Regarding making it reproducible, the best way is to provide reproducible research (i.e. code and data) along with the paper. Make it available on your website, or on a hosting site (like github).

Regarding visualization, Leo Breiman has done some interesting work on this (see his homepage, in particular the section on graphics).

But if you're using R, then the randomForest package has some useful functions:

data(mtcars)
mtcars.rf <- randomForest(mpg ~ ., data=mtcars, ntree=1000, keep.forest=FALSE,
                           importance=TRUE)
plot(mtcars.rf, log="y")
varImpPlot(mtcars.rf)

And

set.seed(1)
data(iris)
iris.rf <- randomForest(Species ~ ., iris, proximity=TRUE,
                        keep.forest=FALSE)
MDSplot(iris.rf, iris$Species)

I'm not aware of a simple way to actually plot a tree, but you can use the getTree function to retrieve the tree and plot that separately.

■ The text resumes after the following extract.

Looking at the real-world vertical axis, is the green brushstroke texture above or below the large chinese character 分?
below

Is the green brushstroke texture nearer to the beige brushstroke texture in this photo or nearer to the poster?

getTree(randomForest(iris[,-5], iris[,5], ntree=10), 3, labelVar=TRUE)

The Strobl/Zeileis presentation on "Why and how to use random forest variable importance measures (and how you shouldn’t)" has examples of trees which must have been produced in this way. This blog post on tree models has some nice examples of CART tree plots which you can use for example.

As @chl commented, a single tree isn't especially meaningful in this context, so short of using it to explain what a random forest is, I wouldn't include this in a paper.